Writing a Scrapy Spider
Spiders define how to crawl pages and extract data. Edit the generated spider file:
# quotescraper/spiders/quotes.py
import scrapy
class QuotesSpider(scrapy.Spider):
name = "quotes"
start_urls = ["https://quotes.toscrape.com/"]
def parse(self, response):
# Extract quotes from current page
for quote in response.css(".quote"):
yield {
"text": quote.css(".text::text").get(),
"author": quote.css(".author::text").get(),
"tags": quote.css(".tag::text").getall()
}
# Follow pagination links
next_page = response.css("li.next a::attr(href)").get()
if next_page:
yield response.follow(next_page, self.parse)
The yield statement returns extracted data and continues crawling. Scrapy handles the asynchronous execution behind the scenes.
Running the Spider
Run your spider from the command line:
scrapy crawl quotes -o quotes.json
The -o flag specifies the output file. Scrapy supports JSON, CSV, and XML formats natively.
Configuring Scrapy Settings
Adjust settings in settings.py to control crawling behavior:
# quotescraper/settings.py
# Respect robots.txt
ROBOTSTXT_OBEY = True
# Add delay between requests
DOWNLOAD_DELAY = 1
# Limit concurrent requests
CONCURRENT_REQUESTS = 8
# Set user agent
USER_AGENT = "Mozilla/5.0 (Windows NT 10.0; Win64; x64) Chrome/120.0.0.0"
# Enable auto-throttle
AUTOTHROTTLE_ENABLED = True
AUTOTHROTTLE_START_DELAY = 1
AUTOTHROTTLE_MAX_DELAY = 10
The auto-throttle feature automatically adjusts request rates based on server response times. This helps avoid overloading target servers.
Handling Anti-Bot Protection
Websites increasingly deploy anti-bot measures to block scrapers. Understanding these defenses helps you build more resilient scrapers.

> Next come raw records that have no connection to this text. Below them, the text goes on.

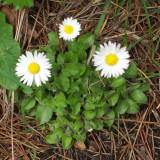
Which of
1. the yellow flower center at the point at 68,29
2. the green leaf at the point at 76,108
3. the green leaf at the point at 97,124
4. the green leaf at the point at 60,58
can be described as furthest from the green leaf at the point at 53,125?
the yellow flower center at the point at 68,29

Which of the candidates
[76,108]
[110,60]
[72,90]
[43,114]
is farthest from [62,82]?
[110,60]

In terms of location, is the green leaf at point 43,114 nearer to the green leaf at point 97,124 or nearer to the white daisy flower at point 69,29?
the green leaf at point 97,124

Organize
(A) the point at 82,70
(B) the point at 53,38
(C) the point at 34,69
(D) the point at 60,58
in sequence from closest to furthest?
(C) the point at 34,69
(A) the point at 82,70
(D) the point at 60,58
(B) the point at 53,38

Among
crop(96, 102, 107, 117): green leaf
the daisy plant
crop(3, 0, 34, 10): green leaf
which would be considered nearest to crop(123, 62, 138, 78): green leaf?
the daisy plant

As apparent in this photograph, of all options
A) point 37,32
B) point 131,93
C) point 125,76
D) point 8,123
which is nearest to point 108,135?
point 131,93

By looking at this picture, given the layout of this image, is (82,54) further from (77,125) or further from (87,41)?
(77,125)

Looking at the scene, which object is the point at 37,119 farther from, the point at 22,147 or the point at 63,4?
the point at 63,4
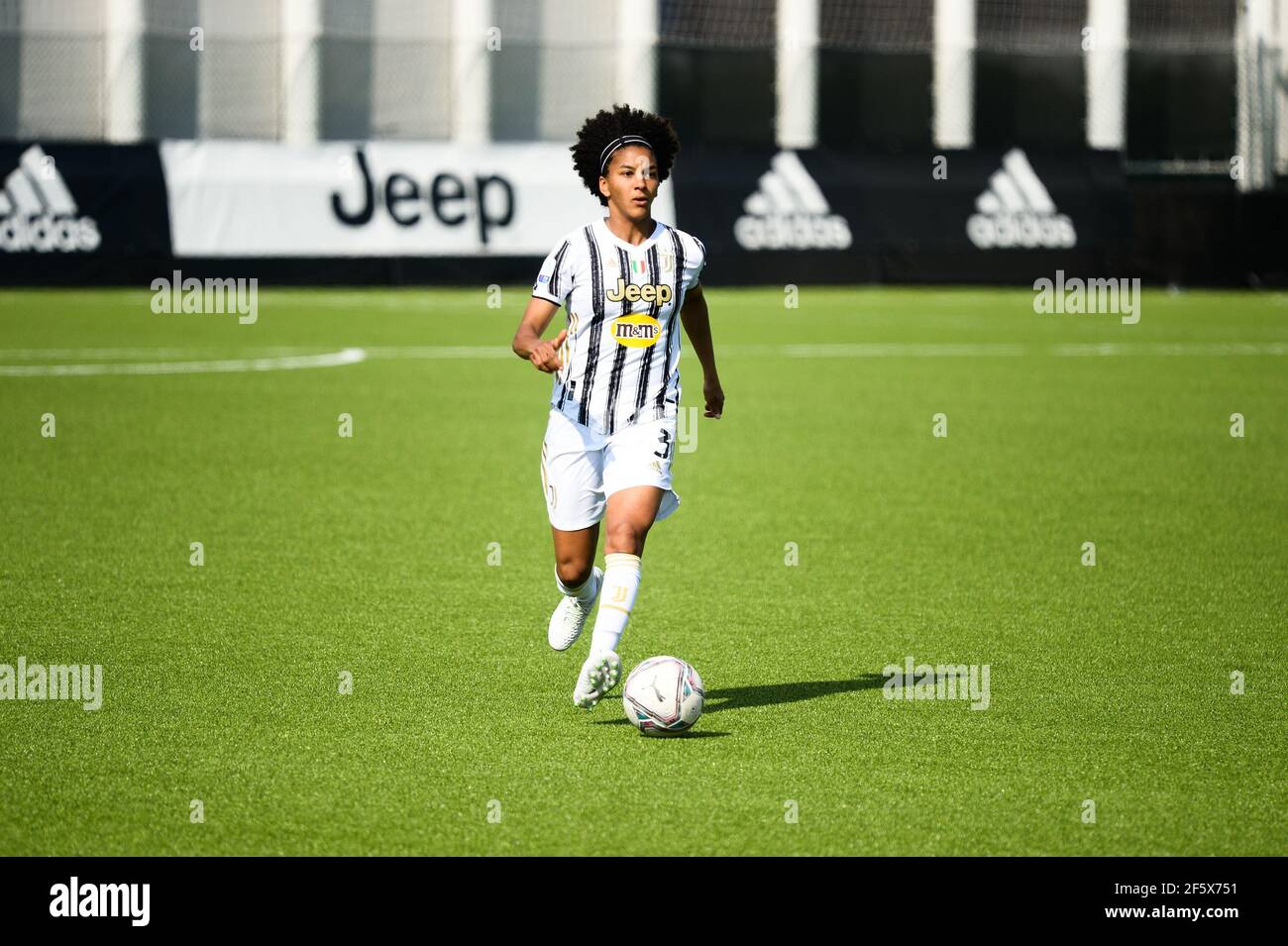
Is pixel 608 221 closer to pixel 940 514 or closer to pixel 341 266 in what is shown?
pixel 940 514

Common Anti-Bot Techniques
Rate limiting restricts how many requests an IP address can make within a time period. Exceed the limit and you'll receive 429 errors or temporary blocks.
JavaScript challenges require browsers to execute scripts before accessing content. Simple HTTP clients fail these checks immediately.
CAPTCHAs ask users to solve puzzles proving they're human. These appear after suspicious activity detection.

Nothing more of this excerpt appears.